-- start of Dataset rows --

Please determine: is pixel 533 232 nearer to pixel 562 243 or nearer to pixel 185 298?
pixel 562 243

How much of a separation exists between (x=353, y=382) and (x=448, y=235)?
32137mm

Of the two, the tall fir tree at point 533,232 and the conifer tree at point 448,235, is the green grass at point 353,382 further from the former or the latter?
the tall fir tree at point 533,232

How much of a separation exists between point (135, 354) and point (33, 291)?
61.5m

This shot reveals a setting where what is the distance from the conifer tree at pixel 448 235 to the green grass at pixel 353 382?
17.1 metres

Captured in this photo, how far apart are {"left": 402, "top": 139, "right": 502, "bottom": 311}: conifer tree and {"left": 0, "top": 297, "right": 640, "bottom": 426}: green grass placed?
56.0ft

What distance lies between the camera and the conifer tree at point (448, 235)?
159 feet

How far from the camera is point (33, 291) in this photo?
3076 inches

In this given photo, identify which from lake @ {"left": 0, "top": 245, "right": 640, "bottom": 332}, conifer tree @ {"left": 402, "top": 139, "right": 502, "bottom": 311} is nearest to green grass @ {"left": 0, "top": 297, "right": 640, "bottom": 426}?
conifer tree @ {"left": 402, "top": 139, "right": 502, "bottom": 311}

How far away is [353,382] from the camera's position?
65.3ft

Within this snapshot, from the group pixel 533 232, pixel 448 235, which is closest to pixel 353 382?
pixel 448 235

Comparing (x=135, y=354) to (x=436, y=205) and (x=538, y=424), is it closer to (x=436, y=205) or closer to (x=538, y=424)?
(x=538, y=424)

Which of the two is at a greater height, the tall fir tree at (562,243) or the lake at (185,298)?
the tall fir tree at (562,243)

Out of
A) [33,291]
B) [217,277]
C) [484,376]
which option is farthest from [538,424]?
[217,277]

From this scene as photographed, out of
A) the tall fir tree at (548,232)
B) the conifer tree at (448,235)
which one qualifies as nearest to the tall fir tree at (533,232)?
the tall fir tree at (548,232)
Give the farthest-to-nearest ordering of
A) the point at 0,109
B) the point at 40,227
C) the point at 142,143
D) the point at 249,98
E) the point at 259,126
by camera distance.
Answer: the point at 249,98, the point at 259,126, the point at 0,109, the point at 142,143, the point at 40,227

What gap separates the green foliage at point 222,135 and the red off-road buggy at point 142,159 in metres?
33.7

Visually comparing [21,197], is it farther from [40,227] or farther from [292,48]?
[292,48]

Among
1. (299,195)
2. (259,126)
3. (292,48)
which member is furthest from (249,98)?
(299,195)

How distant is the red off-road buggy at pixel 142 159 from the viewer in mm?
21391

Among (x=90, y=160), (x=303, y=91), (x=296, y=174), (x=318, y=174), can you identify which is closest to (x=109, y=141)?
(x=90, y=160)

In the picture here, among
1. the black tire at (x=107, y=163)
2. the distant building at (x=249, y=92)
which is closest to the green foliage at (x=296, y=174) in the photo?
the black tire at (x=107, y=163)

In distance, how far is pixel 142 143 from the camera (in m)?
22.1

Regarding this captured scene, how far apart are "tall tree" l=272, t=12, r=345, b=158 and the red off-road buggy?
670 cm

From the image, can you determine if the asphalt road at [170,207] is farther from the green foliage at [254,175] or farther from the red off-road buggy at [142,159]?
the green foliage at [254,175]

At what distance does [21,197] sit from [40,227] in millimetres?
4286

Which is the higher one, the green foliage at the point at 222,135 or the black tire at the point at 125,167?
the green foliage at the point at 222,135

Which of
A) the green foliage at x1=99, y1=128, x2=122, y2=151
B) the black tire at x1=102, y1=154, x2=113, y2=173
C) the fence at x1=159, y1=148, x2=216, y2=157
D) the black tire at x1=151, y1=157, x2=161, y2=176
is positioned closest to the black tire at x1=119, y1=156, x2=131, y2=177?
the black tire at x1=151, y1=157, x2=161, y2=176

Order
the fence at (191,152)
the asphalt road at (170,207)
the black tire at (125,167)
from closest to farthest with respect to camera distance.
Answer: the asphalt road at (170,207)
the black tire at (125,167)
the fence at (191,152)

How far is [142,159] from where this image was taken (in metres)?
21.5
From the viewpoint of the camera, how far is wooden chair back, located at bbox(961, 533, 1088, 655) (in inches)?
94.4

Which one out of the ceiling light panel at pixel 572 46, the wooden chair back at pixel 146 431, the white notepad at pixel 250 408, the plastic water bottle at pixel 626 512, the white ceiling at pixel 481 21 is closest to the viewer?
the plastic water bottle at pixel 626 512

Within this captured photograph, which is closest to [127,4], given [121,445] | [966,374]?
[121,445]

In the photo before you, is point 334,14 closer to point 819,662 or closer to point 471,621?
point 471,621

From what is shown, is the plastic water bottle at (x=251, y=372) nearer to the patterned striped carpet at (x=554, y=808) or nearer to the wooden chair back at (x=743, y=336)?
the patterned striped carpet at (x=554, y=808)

-- end of Dataset rows --

- Problem to work on -
Repeat the listing lines word for word, from the line with "How far from" to the line with "3076 inches".

- Exercise response -
How far from the camera is point (33, 291) in this photo?
3076 inches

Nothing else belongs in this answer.